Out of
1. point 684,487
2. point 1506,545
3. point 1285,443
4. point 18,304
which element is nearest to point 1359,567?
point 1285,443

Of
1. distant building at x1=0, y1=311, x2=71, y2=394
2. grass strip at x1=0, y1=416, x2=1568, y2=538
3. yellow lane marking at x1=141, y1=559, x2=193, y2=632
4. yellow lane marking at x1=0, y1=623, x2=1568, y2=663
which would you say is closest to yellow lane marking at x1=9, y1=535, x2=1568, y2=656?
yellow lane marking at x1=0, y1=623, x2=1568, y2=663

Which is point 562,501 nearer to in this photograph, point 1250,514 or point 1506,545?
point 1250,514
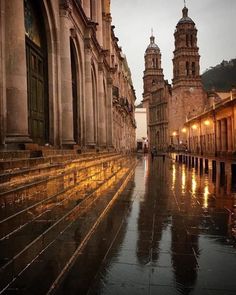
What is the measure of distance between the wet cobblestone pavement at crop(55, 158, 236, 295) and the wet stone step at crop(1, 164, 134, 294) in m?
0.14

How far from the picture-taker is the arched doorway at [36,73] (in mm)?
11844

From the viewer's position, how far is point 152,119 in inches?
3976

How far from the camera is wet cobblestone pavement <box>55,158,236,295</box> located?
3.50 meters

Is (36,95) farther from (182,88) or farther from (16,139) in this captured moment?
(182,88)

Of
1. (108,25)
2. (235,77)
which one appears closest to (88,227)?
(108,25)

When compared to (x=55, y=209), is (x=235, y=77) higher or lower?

---

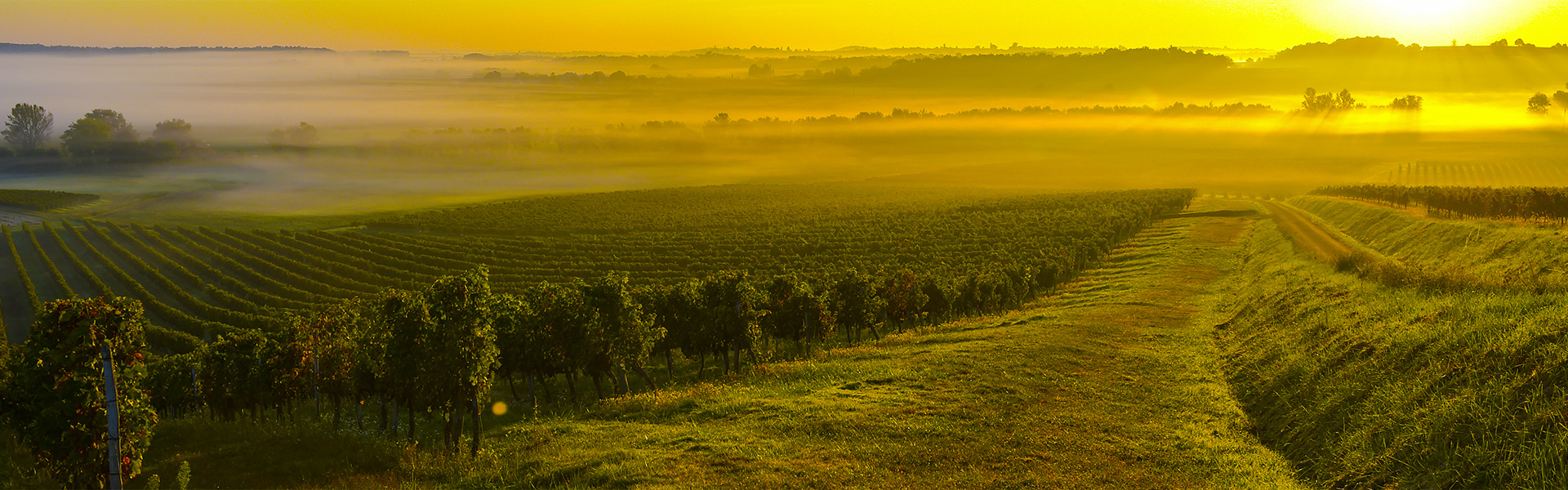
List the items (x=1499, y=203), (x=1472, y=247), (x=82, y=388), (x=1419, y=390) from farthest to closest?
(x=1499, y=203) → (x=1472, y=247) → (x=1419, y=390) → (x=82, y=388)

Exercise instructions:
How many lines of the data above contain the string "pavement"? Case counts. Reply with only the number.

Full response:
2